Il maxi emendamento approvato dal Senato prevede che chi da marzo 2019 (e fino al 31 dicembre 2021) immatricolerà auto con emissioni di anidride carbonica sopra i 160 grammi al chilometro dovrà pagare. Il provvedimento, riveduto e corretto, anche dopo l’alzata di scudi degli addetti ai lavori, mantiene gli incentivi dai 1.500 ai 6 mila euro sulle auto con emissioni di Co2 fino a 70 grammi per chilometro (e prezzo di listino inferiore a 50 mila euro, Iva esclusa). Il principio è del «chi più inquina più paga». Tra i 161 e i 175 grammi prodotti, il balzello è di 1.100 euro: in questa fascia troviamo modelli come la Fiat Tipo o Doblò, o ancora Ford Focus o l’Alfa Romeo Giulietta, un pelo sopra le utilitarie «da battaglia», come la Fiat Panda, inizialmente colpita dall’Ecotassa ma poi «salvata» dall’imposta. Il meccanismo è progressivo, al crescere delle emissioni: dai 176 ai 200 g/Km l’importo è di 1.600 euro, dai 201 ai 250 è di 2 mila euro e oltre i 250 grammi, 2.500 euro.

L’Ecotassa tocca auto «formato famiglia» come la Dacia Duster, Lodgy e Dokker Gpl, la Suzuki Jimny, la Ford Kuga. A differenza di quanto annunciato con la revisione del provvedimento, a mettere mano al portafoglio non saranno soltanto i futuri proprietari delle auto di lusso (Jaguar, Ferrari, Porsche, Bmw…), le cosiddette «supercar». Che a Bergamo e provincia sono un numero limitato. Da gennaio a ottobre 2018 sono state vendute 152 Porsche, 50 Maserati, 107 Lexus, 119 Jaguar. Rimarca il dato sull’elettrico Loreno Epis, «in tutto risultano vendute solo 4 Tesla». E non a caso il presidente del gruppo autosalonisti Ascom mette in relazione i dati del diesel-benzina con l’elettrico. «Questa tassa è stata pensata per colpire le auto inquinanti e favorire quelle elettriche, ma non sarà così – commenta –. I costi sono ancora troppo alti, una Smart elettrica costa intorno ai 30 mila euro, e mancano le colonnine di ricarica. Dobbiamo essere obiettivi». Epis denuncia una manovra approssimativa: «Si voleva colpire la fascia alta e sono state tolte le auto più “piccole”. Ma l’Ecotassa riguarda ancora molte auto “medie” che si usano per lavorare o per la famiglia, come i modelli Fiat dai 14 ai 20 mila euro. È stato preso il criterio dei microgrammi senza valutare davvero le ricadute reali. Per questo da tempo sostengo la necessità di istituire un tavolo tecnico al ministero. Proprio dopo il pressing esercitato dagli operatori, siamo riusciti a far inserire degli incentivi per chi radia la vecchia vettura, così si possono davvero togliere dalla strada le auto inquinanti».

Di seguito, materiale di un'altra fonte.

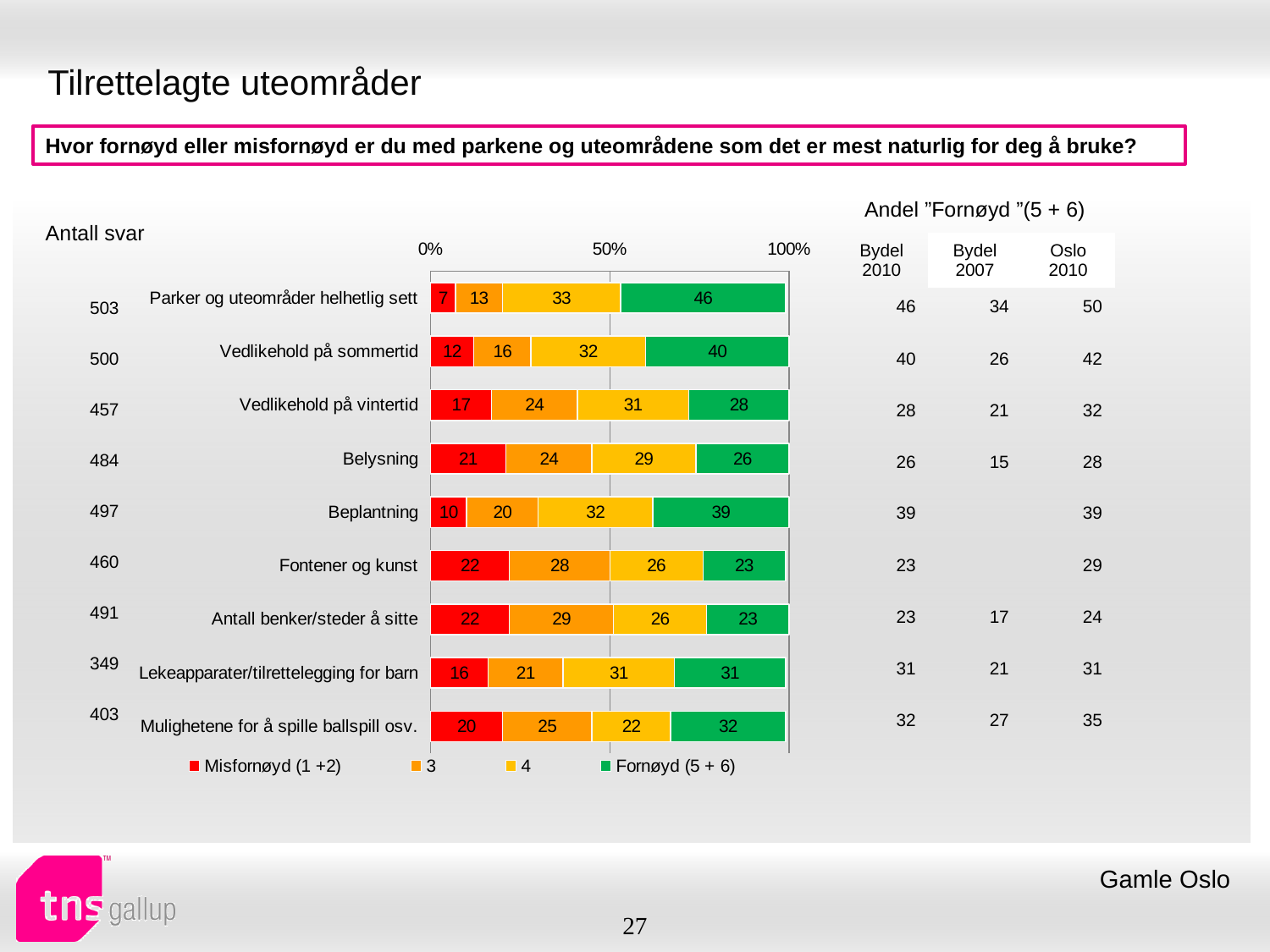
What is the value of the Misfornøyd (1 +2) segment for "Belysning"? 21 What is the first entry in the chart legend? Misfornøyd (1 +2) What is the value of the Fornøyd (5 + 6) segment for "Parker og uteområder helhetlig sett"? 46 How many series does the legend list? 4 For "Vedlikehold på sommertid", what is the difference between the Fornøyd (5 + 6) value and the Misfornøyd (1 +2) value? 28 Which has a larger Fornøyd (5 + 6) value: "Beplantning" or "Vedlikehold på vintertid"? Beplantning What is the total of the stacked bar for "Belysning"? 100 Which category has the highest Fornøyd (5 + 6) value? Parker og uteområder helhetlig sett What kind of chart is shown on the slide? Stacked bar chart Which category has the lowest Misfornøyd (1 +2) value? Parker og uteområder helhetlig sett How many categories are shown in the chart? 9 What is the value of the "4" segment for "Mulighetene for å spille ballspill osv."? 22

L’imprenditore Paolo Ghinzani, del direttivo Concessionari Ascom e titolare della «Cittadella dell’Auto» con sede in città e provincia, prevede cupi scenari sul settore dell’auto. «È una manovra sbagliata, che non porterà più soldi nelle casse dello Stato – esordisce Ghinzani –. Molta gente deciderà di acquistare auto più piccole non interessate dall’Ecotassa per pagare meno, anche di bollo. Così lo Stato incasserà meno Iva e con meno guadagno dalla vendita delle auto, meno tasse dalle imprese. Già il Governo Monti fece un’operazione del genere, tassando le auto superpotenti: il gettito si ridusse da 170 milioni di euro a 60 milioni». Ghinzani chiede che il problema delle auto inquinanti venga affrontato diversamente: «In Italia girano 42 milioni di auto, di cui 15 milioni circa inquinanti secondo le norme – va dritto ai numeri l’imprenditore –. Basterebbe investire su queste vetture, incentivando la loro sostituzione. Lo sbaglio di base sta proprio qui».